The CCIF adds that, as was also the case with the Meximieux mosque, this is not the first time that the Mulhouse mosque has been targeted in an act of hatred. About a year ago more than 70 nails were found along the front of the building where worshippers usually park their cars. When Daoui Hanafi, president of the mosque, attempted to file a complaint, the police refused to register it and only agreed to record a statement.
In this latest incident, on collecting the post from the mosque's mailbox Mr Hanafi found a yellow envelope, stamped and addressed to the As-Salam mosque. Inside was a plastic bag containing the pork. This time, he was able to file a complaint with the police. At Meximeux, by contrast, in identical circumstances, the police argued that no offence had been committed and refused to register a complaint.
In addition to being the target of repeated attacks, and both receiving a letter containing pork, there is a third common feature that connects these two mosques, namely that they have faced the reluctance of the authorites to take threats to their places of worship seriously. The CCIF asks whether French Muslims are to be treated as second class citizens, who are to be denied the recognition and protection due to any victim under the law.
The CCIF salutes the gesture of the local council at Meximeux, who contacted mosque officials to assure them of its support following this act of hatred. The CCIF expresses the hope that that in addition to words of sympathy practical measures will be taken to ensure the security of Muslim places of worship, as is the case with synagogues, and to punish those guilty of such hate crimes.
It notes that while desecration, vandalism and other attacks on mosques have have taken place across the country, they have increased in recent months in eastern France in particular: at Tomblaine, Besançon, Vandoeuvre, Contrexéville and now Mulhouse.

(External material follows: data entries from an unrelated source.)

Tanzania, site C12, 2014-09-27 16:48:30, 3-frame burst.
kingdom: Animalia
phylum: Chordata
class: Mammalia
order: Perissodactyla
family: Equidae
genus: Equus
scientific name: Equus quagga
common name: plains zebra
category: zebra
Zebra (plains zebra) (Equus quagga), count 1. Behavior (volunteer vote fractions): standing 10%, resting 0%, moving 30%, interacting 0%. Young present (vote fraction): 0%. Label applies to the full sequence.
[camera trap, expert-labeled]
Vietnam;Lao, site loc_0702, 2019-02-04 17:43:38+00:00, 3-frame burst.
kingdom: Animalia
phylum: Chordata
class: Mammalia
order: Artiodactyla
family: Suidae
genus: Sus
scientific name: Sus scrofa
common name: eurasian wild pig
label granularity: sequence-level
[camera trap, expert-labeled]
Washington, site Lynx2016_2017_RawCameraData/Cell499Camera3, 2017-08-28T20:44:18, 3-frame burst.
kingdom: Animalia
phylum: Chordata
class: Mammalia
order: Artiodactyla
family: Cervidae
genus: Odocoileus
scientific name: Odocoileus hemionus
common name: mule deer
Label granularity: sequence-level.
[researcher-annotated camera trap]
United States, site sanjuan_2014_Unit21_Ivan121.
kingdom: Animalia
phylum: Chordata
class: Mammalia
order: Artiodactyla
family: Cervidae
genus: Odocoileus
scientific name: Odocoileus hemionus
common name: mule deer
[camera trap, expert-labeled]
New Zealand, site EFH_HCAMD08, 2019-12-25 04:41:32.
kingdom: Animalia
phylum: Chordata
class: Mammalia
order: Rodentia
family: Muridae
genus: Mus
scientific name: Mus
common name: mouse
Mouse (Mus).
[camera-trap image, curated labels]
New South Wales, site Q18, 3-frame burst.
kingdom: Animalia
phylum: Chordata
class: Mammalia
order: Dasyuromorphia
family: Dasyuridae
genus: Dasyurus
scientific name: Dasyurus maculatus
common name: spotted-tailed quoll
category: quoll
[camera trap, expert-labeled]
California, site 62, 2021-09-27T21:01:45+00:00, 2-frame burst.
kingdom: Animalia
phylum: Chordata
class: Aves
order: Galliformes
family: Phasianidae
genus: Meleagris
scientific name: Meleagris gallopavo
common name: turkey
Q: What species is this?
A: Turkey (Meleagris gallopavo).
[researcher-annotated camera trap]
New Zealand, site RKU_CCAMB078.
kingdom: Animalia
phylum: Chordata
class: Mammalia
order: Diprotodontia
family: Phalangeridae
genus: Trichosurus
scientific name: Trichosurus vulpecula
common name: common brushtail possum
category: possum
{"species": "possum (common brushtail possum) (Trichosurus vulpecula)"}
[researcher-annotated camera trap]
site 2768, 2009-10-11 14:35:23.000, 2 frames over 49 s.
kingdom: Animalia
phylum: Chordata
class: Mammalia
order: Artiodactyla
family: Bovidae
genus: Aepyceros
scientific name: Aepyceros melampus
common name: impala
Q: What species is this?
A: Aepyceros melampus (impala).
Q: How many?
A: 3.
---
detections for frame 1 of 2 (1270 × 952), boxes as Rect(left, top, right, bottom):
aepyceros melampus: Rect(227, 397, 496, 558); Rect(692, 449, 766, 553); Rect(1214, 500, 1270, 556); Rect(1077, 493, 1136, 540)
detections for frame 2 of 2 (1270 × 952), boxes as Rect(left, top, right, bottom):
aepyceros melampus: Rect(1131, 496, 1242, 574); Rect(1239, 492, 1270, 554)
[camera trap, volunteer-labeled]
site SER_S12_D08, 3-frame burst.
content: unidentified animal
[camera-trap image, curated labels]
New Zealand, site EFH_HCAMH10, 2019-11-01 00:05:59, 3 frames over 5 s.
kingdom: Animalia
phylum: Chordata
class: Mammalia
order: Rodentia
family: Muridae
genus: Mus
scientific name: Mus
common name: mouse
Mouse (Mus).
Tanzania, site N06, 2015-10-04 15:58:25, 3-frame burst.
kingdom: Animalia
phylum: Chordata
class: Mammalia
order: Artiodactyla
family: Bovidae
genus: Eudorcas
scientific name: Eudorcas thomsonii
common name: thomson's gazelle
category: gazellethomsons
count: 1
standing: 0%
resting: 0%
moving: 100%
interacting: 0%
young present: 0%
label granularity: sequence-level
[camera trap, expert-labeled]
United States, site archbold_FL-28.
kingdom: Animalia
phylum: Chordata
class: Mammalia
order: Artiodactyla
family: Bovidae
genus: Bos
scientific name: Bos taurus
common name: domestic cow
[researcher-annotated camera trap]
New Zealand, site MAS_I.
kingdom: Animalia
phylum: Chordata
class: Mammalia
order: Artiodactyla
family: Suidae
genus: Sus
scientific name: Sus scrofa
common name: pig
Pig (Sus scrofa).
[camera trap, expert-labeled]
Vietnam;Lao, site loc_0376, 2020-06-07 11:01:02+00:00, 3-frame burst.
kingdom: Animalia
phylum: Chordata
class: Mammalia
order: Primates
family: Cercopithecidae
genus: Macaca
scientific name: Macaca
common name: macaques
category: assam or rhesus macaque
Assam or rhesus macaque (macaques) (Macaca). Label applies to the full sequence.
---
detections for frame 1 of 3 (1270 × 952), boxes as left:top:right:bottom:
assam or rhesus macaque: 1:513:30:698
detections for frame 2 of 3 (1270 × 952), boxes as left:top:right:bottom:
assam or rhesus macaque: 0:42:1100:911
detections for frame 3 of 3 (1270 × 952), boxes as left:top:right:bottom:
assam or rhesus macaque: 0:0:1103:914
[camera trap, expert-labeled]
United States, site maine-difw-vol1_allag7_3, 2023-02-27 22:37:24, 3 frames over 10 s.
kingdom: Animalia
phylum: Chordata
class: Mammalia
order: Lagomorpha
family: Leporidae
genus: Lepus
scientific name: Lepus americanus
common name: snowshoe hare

The CCIF adds that the Muslim presence in Alsace, and Mulhouse in particular, dates back more than a century, well before the immigration of the 1970s. It points out that Alsace would perhaps not be part of France today were it not for the French North African soldiers who fought and died for their country in the Franco-Prussian War of 1870. The Mulhouse mosque, which is run by a Moroccan association, is in a street named after the 4th Moroccan Mountain Division, who participated in the liberation of France in 1944.
It is therefore ironic, the CCIF observes, that some hate-filled individuals who claim to be patriots have created a climate of hostility and violence against the French Muslim community, demonstrating their contempt for the history and values of the French nation.